No sabemos si ese es el pensamiento que atormentó a Carter el resto de su vida, pero lo cierto es que todo lo que observó durante esos 10 años; los terrores de la humanidad y los daños que puede provocar, lo cambiaron para siempre. Un año después de la publicación de la fotografía, el hombre ganó el Premio Pulitzer de Fotografía, pero era difícil aceptar ese dinero con una sonrisa. A los dos meses decidió quitarse la vida. Conectó una manguera del escape de su camioneta y la apuntó hacia su ventana, falleciendo por envenenamiento de monóxido de carbono. Apenas tenía 33 años.
Su nota suicida decía:
«Realmente lo siento. El dolor de la vida anula la alegría hasta el punto en que esta no existe. Deprimido, sin teléfono, dinero para la renta, para la manutención de mi hijo, para las deudas. Dinero. Estoy atormentado por los vívidos recuerdos de los asesinatos, cadáveres, enojo e ira. De los niños hambrientos o heridos. De los locos que sonríen cuando disparan, la policía, los verdugos. Me voy para reunirme con Ken si tengo suerte».

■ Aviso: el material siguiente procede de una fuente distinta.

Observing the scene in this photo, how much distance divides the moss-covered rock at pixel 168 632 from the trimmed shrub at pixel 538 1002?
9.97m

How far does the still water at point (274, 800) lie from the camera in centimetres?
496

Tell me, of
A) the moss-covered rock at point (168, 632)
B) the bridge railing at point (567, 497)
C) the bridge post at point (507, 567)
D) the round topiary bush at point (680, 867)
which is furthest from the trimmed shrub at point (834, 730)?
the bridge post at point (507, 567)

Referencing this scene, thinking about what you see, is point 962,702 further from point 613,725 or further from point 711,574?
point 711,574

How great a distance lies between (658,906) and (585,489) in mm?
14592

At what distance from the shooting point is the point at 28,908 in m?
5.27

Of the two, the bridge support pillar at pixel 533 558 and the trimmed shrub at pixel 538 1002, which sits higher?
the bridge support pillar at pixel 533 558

Carter sentía culpa por ganar dinero con el sufrimiento de otras personas y aún más por ganar el Pulitzer con una imagen tan brutal como aquella. Su talento era innegable y su trabajo ayudó a que el mundo tomara conciencia de los problemas del mundo. Tristemente él no pudo sostener ese dolor y vivir con él. Fue una víctima indirecta del daño militar y social en África al término del siglo XX y esa violenta cara de la humanidad que nunca parece desaparecer.